Hubungan secara personal dan sosial menyediakan banyak pengalaman, baik
itu pengalaman yang menyenangkan atau menyakitkan (Kelley, 1998). Hubungan
yang dimaksud termasuk hubungan dengan orangtua, saudara, rekan kerja, atasan,
bawahan, termasuk juga hubungan yang terjadi karena pernikahan seperti hubungan
dengan pasangan dan anak-anak. Pernikahan dapat memberikan manfaat bagi
individu yang menjalaninya. Pendapat ini diperkuat oleh Diener, Gohm, Suh dan
Oishi (2000) yang menyebutkan bahwa individu yang menikah, memiliki
7
kesejahteraan subjektif yang lebih tinggi dibandingkan dengan individu yang
memutuskan tidak menikah. Sementara itu, kesejahteraan subjektif individu yang
tidak menikah relatif lebih besar daripada individu yang pernah memiliki pengalaman
pernikahannya berakhir seperti bercerai.
Perceraian sendiri bisa meninggalkan rasa sakit dan memiliki efek jangka
panjang bagi individu yang mengalaminya. Individu yang mengalami rasa sakit
akibat konflik ini tentu akan berusaha agar perasaannya menjadi lebih baik. Coates
dan LaCrosse (2003) menyebutkan bahwa, untuk membuat perasaan menjadi lebih
baik, muncul perilaku untuk menyalahkan mantan pasangan dan membangun pola
pikir bahwa dirinyalah yang paling benar. Sayangnya perilaku menyalahkan ini hanya
akan membuat individu yang bersangkutan tidak segera menyelesaikan masalah dan
mengalami kesulitan dalam menemukan ketenangan batin dalam dirinya. Selain itu,
perilaku menyalahkan orang lain selalu membutuhkan objek untuk disalahkan,
sehingga individu yang bersangkutan selalu membutuhkan orang lain untuk
disalahkan. Coates dan LaCrosse (2003) memberikan rekomendasi untuk memaafkan,
baik itu memaafkan diri sendiri, orang lain dan situasi atau peristiwa yang pernah
menimbulkan luka. Memaafkan itu bermanfaat bagi diri sendiri karena mampu
membebaskan individu yang bersangkutan dari perilaku menyalahkan dan rasa marah
serta membuat individu yang bersangkutan bisa terus bergerak menjalani
kehidupannya di masa depan dengan perilaku yang lebih konstruktif (Coates &
8
LaCrosse, 2003). Memaafkan juga memiliki dampak pada kesehatan fisik (Kitchen,
2001).
Kesejahteraan Subjektif
Para ahli berpendapat bahwa komponen kesejahteraan subjektif meliputi dua
hal, yakni komponen kognitif dan afektif (Nieboer et al, 2005). Arthaud-Day, Rode,
Mooney, dan Near (2005) menyebutkan bahwa kesejahteraan subjektif memiliki tiga
domain, yaitu evaluasi kognitif individu, afek positif dan afek negatif. Kepuasan
dalam hidup merupakan pendekatan yang paling sering digunakan dalam
mengevaluasi komponen kognitif (Diener, Eid dan Diener dalam Nieboer, 2005).

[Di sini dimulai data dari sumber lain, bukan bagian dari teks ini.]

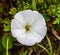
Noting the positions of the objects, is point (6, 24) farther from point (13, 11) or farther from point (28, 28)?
point (28, 28)

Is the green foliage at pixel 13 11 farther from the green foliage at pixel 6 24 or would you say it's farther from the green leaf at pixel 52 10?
the green leaf at pixel 52 10

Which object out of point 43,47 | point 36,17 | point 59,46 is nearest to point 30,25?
point 36,17

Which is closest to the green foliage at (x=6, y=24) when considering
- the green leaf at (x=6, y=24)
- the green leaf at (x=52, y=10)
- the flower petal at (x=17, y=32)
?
the green leaf at (x=6, y=24)

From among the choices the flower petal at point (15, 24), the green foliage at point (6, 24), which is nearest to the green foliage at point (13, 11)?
the green foliage at point (6, 24)

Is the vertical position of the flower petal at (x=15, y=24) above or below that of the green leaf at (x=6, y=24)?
above

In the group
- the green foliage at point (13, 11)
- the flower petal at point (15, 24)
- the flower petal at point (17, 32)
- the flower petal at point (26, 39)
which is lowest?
the flower petal at point (26, 39)

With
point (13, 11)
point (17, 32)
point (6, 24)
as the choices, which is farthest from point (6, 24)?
point (17, 32)

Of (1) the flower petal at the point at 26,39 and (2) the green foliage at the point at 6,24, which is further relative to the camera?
(2) the green foliage at the point at 6,24

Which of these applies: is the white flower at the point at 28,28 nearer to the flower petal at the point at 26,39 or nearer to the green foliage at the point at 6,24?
the flower petal at the point at 26,39

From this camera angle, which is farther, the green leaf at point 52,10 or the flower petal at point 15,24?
the green leaf at point 52,10

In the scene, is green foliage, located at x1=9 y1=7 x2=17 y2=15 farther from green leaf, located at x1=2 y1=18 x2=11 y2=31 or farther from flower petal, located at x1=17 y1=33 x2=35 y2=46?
flower petal, located at x1=17 y1=33 x2=35 y2=46
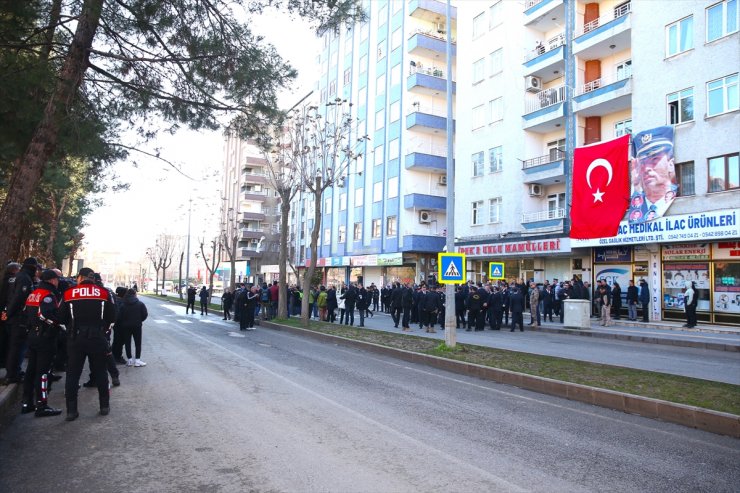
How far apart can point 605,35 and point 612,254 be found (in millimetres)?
10697

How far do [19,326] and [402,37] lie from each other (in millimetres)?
38329

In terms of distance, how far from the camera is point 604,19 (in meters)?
27.1

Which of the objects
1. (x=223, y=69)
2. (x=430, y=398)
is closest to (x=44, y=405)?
(x=430, y=398)

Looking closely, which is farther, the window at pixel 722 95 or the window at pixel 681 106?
the window at pixel 681 106

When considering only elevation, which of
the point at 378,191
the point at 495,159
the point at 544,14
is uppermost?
the point at 544,14

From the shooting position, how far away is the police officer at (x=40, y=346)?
6.85 m

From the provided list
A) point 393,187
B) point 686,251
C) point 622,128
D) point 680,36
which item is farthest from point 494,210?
point 680,36

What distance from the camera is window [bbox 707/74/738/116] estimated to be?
2042 cm

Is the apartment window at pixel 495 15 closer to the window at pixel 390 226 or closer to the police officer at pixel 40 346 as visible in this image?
the window at pixel 390 226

Sedangkan komponen afektif seringkali menggunakan pengukuran antara afek positif
dan negatif (Bradburn dan Watson dalam Nieboer, 2005). Eid dan Larsen (2008)
mengungkapkan bahwa orang yang bahagia cenderung lebih terlibat dalam aktivitas
sosial, altruis, aktif, percaya diri, memiliki fisik dan daya tahan tubuh yang kuat dan
memiliki kemampuan resolusi konflik yang lebih baik.
Tujuan
Penelitian ini bertujuan untuk menjelaskan dinamika psikologis
dan
kesejahteraan subjektif wanita yang memiliki keinginan untuk menggugat cerai
pasangannya setelah diberikan pelatihan pemaafan.